Overall, 250 keratinocytes were plated per well (n = 4 per genotype and time point) in 96-well plates on day 0, 3, 5, and 7, 20 µl per well of CellTiter 96® AQueous One Solution Cell Proliferation Assay Reagent (Promega) was added and incubated for 3 h at 37 °C. Absorbance was measured at 490 nm using a Wallac Victor2 1420 multilabel counter (Perkin Elmer).

Flow cytometry

Following trypsinization, resuspension in serum-containing media, and washing with PBS, cultured keratinocytes were resuspended in DPBS + 2% BSA. Forward and side scatter were evaluated using a BD FACS Canto Flow Cytometer (Franklin Lakes, New Jersey) and data were analyzed using FlowJo Software (BD Biosciences).

Immunofluorescence and proximity ligation assay (PLA)

Keratinocytes were cultured on collagen I-coated coverslips, fixed with 4% PFA and permeabilized with 0.2% Triton X100 in PBS prior to blocking with 5% donkey serum in PBS and overnight incubation with primary antibodies at 4 °C. The following day, samples were washed with PBS, and incubated 1 h with secondary antibodies and DAPI (ThermoFisher). The same protocol, omitting the permeabilization step, was used for dewaxed sections of paraffin-embedded EtOH-fixed mouse skin. Samples were mounted using Mowiol (Calbiochem) and DABCO and then analyzed using a Leica DM RXA2 fluorescent microscope.

Proximity ligation assays (PLA) were performed as described with PLA Duolink® In Situ Red Starter Kit Mouse/Rabbit (Sigma)49. Briefly, for detection of GR/MR interactions, GFP-MR44 and HA-GR constructs were transfected into DKO cells at a 1:1 ratio, then cells were treated with Dex 100 nM for 16 h. Protein interaction was detected using anti-GFP and anti-HA primary antibodies diluted in Antibody Diluent solution overnight at 4 °C. As negative controls, cells transfected with either GFP-MR or HA-GR were used.

Chromatin immunoprecpitation

MR chromatin immunoprecipitations were performed as described using DKO keratinocytes transfected with 1:1 ratios of pcDNA3-empty vector and pcDNA4-MR or pcDNA3-GR and pcDNA4-MR50. QPCR was performed to determine the relative amplification of sequences corresponding to a Gilz enhancer in Dex- vs. vehicle-treated chromatin immunoprecipitations, which were normalized to the amplification values of respective inputs (primers; Supplementary Table S1).

Statistical analysis

Experimental data were analyzed using IBM SPSS Statistics software. In all graphs, mean values ± SD are shown.

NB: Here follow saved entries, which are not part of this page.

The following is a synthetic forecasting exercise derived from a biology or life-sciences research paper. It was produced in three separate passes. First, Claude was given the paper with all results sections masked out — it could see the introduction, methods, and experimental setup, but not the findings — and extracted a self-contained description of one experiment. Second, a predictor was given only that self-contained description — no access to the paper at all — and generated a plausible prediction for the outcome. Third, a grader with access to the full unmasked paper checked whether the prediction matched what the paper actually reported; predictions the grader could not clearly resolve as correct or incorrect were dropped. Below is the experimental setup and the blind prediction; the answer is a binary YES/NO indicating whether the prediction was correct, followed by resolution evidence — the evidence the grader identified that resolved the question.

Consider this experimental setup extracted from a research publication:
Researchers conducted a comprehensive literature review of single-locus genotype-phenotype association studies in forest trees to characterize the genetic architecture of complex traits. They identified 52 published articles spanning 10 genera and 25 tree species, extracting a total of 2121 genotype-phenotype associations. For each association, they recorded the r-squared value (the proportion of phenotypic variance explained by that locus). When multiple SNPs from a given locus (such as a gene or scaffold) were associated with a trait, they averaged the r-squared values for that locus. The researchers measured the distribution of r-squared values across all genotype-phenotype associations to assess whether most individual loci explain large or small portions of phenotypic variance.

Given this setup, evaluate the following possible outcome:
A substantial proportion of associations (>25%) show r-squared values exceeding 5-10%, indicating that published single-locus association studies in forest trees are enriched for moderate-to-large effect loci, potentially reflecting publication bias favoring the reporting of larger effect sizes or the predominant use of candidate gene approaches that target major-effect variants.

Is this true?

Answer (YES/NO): NO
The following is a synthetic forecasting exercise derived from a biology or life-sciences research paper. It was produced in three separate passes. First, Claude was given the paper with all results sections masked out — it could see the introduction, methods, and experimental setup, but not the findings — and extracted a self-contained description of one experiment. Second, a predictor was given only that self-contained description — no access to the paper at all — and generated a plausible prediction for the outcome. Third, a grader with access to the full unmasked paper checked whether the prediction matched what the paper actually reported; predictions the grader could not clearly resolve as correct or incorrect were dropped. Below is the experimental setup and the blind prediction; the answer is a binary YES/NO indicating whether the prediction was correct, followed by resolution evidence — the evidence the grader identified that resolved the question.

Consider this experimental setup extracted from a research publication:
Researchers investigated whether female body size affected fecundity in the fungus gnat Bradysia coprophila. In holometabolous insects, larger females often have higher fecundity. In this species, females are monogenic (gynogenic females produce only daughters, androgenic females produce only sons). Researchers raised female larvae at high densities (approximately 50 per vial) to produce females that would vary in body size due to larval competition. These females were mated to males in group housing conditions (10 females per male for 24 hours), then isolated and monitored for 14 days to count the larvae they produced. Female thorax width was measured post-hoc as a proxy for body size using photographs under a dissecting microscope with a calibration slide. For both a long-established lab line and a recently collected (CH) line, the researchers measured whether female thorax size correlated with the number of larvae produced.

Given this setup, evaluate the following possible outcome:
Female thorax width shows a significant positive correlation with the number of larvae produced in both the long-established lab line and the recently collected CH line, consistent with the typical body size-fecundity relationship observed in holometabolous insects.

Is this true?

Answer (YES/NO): YES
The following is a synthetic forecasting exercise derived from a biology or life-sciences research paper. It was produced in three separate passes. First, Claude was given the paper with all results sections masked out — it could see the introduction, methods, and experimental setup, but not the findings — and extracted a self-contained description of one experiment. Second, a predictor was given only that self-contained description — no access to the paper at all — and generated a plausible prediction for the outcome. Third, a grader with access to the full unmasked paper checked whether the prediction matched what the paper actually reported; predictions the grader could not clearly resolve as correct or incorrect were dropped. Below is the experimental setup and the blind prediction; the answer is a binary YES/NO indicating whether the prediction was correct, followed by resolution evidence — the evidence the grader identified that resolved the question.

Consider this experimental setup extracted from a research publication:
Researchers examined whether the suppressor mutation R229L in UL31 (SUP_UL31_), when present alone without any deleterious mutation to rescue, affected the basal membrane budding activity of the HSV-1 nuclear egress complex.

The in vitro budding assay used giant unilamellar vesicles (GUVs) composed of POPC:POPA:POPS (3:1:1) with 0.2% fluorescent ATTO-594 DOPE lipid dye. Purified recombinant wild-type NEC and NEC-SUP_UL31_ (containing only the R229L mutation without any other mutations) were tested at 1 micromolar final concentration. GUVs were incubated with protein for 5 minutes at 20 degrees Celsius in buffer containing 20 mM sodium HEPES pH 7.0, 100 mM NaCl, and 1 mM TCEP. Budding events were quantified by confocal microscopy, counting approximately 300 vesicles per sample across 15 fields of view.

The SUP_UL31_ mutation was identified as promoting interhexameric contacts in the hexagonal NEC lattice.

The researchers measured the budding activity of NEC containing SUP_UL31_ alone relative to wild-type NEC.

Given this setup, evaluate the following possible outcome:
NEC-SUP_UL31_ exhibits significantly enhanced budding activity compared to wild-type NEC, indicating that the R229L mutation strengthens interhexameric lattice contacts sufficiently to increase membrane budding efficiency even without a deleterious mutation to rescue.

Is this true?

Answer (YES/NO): NO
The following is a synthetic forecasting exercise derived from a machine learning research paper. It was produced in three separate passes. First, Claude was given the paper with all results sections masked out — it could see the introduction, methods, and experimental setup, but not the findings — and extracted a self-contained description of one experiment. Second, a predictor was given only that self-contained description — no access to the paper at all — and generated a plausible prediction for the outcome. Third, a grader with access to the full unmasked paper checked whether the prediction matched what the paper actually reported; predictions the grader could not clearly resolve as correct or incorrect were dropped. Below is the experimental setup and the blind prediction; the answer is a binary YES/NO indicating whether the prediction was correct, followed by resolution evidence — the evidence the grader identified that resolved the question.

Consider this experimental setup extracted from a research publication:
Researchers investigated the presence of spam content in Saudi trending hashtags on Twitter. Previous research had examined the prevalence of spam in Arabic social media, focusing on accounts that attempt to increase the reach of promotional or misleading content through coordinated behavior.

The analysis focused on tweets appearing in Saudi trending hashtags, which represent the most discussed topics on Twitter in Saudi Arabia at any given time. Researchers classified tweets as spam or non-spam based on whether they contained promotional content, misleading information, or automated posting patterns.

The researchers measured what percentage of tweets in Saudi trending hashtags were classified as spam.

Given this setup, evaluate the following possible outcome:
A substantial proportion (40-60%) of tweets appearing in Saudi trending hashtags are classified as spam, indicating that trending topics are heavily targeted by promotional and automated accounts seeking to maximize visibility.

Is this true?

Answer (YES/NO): NO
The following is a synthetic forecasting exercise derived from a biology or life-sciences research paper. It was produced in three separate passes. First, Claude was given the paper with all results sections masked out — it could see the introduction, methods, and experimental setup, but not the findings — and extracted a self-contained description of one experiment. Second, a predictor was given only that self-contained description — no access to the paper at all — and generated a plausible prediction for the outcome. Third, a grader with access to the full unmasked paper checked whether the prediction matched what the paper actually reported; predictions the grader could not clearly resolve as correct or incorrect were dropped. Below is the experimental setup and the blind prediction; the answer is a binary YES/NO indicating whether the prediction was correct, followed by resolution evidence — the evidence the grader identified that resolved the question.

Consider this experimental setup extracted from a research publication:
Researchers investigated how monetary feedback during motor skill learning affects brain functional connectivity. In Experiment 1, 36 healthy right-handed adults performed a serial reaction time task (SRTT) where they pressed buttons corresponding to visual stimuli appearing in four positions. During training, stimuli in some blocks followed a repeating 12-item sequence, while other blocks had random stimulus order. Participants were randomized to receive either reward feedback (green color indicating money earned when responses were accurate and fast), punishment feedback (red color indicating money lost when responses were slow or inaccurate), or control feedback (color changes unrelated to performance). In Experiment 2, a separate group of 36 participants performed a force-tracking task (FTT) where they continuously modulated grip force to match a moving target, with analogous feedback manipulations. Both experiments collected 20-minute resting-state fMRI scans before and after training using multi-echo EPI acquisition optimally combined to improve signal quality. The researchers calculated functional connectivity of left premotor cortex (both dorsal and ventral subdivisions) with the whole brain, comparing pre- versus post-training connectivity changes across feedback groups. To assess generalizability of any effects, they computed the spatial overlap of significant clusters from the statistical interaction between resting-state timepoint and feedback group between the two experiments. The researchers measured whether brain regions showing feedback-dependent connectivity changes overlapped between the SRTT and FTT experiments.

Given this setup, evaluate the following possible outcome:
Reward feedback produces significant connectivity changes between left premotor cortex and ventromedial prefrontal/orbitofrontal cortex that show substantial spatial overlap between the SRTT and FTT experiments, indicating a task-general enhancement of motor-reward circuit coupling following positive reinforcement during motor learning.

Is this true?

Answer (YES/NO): NO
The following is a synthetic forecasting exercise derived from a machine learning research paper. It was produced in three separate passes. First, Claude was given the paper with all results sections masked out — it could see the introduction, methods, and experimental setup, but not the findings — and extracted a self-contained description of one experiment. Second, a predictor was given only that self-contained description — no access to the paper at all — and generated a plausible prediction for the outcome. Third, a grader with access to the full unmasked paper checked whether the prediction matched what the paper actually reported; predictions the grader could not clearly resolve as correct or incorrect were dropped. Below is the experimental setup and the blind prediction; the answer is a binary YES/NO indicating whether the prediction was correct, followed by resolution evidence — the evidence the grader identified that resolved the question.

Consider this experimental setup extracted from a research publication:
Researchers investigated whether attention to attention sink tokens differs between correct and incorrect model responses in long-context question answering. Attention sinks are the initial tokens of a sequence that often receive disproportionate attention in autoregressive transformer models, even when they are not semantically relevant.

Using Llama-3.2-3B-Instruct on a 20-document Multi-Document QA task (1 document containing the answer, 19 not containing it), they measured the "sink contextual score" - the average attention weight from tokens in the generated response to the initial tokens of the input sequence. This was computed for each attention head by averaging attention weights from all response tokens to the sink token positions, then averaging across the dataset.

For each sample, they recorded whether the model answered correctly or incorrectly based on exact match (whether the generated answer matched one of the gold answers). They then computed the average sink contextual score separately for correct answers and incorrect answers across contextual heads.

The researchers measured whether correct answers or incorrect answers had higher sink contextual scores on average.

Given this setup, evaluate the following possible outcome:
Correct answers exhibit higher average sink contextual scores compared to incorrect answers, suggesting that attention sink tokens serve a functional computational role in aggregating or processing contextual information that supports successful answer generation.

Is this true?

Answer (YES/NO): NO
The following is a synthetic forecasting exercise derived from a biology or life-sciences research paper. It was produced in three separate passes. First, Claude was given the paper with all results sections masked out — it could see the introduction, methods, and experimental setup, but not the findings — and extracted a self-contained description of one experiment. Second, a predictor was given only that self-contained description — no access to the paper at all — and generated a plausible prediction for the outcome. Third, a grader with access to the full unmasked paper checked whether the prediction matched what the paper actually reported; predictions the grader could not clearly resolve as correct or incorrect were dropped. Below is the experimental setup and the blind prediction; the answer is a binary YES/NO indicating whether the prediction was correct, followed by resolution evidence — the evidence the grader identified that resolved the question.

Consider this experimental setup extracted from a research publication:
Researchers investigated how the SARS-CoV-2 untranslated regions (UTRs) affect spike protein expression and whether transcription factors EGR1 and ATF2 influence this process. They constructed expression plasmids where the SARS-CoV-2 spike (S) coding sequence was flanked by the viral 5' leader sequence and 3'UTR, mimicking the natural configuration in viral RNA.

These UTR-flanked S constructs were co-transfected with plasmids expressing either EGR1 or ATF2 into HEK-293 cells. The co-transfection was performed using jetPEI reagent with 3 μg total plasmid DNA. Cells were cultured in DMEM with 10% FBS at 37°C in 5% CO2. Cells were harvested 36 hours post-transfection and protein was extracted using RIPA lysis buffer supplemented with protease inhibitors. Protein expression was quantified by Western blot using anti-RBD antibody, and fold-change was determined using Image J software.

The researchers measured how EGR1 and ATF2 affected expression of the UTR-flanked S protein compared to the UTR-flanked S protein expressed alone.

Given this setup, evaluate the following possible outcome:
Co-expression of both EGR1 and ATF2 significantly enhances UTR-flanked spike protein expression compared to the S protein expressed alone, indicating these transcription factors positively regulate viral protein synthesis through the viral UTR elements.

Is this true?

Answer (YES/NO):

When statistical analysis was performed with relative values, data were first subjected to logarithmic transformation. Prior to parametric testing, the Levene’s test was used to determine whether samples within groups had equal variance. For comparisons between two experimental groups, we used the Student’s unpaired two-tailed t-test. For comparisons among more than two experimental groups, we used the one-way ANOVA, which if statistically significant was followed by a post hoc Tukey multiple comparison test. P values <0.05 were considered statistically significant.